Assignment: Your output should consist solely of the lines from the one holding "-阅西安新华书店(翠华南路店)" to the end of the records below, inclusive, reproduced exactly and free of pictures.

Data extract:
»»

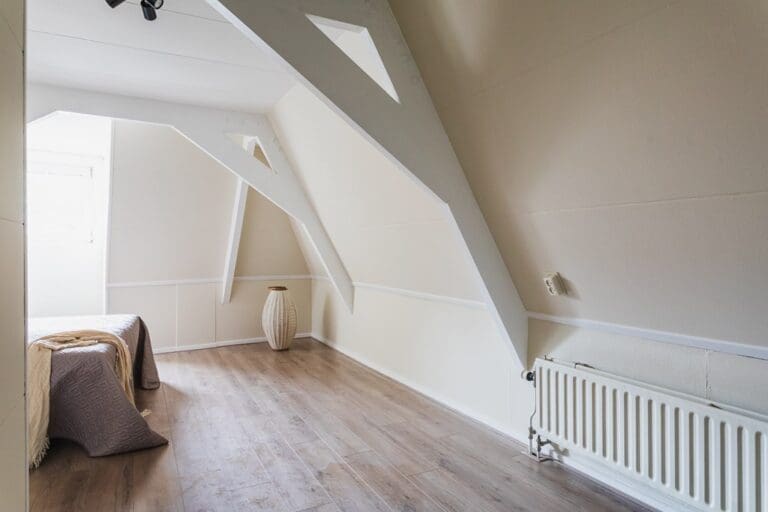 Torenstraat 71 A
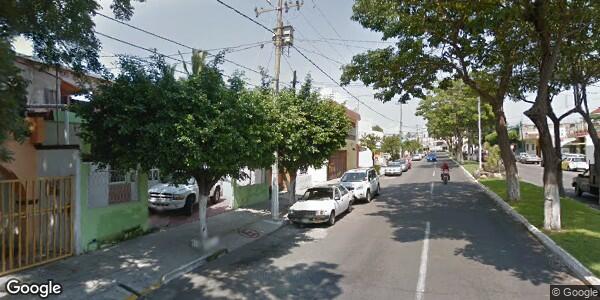 CENTRO DE ASESORÍA JURÍDICA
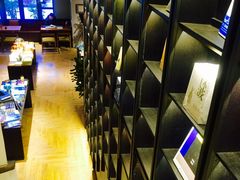 -阅西安新华书店(翠华南路店)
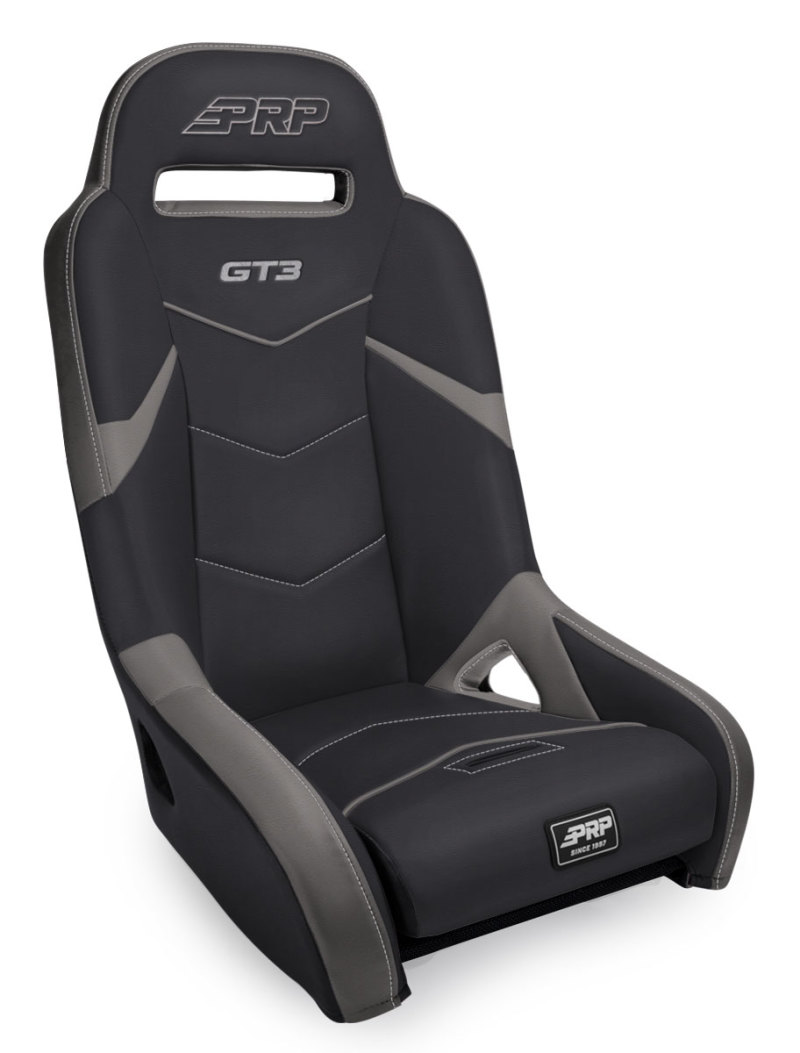 PRP Powersport GT3 UTV Seat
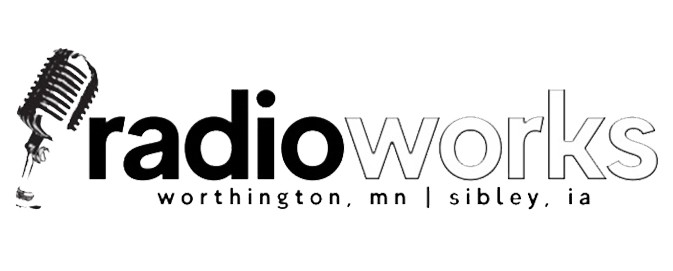 Radio Works / Media Works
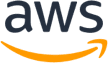 AWS Account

««

Exercise solution:
 -阅西安新华书店(翠华南路店)
 PRP Powersport GT3 UTV Seat
 Radio Works / Media Works
 AWS Account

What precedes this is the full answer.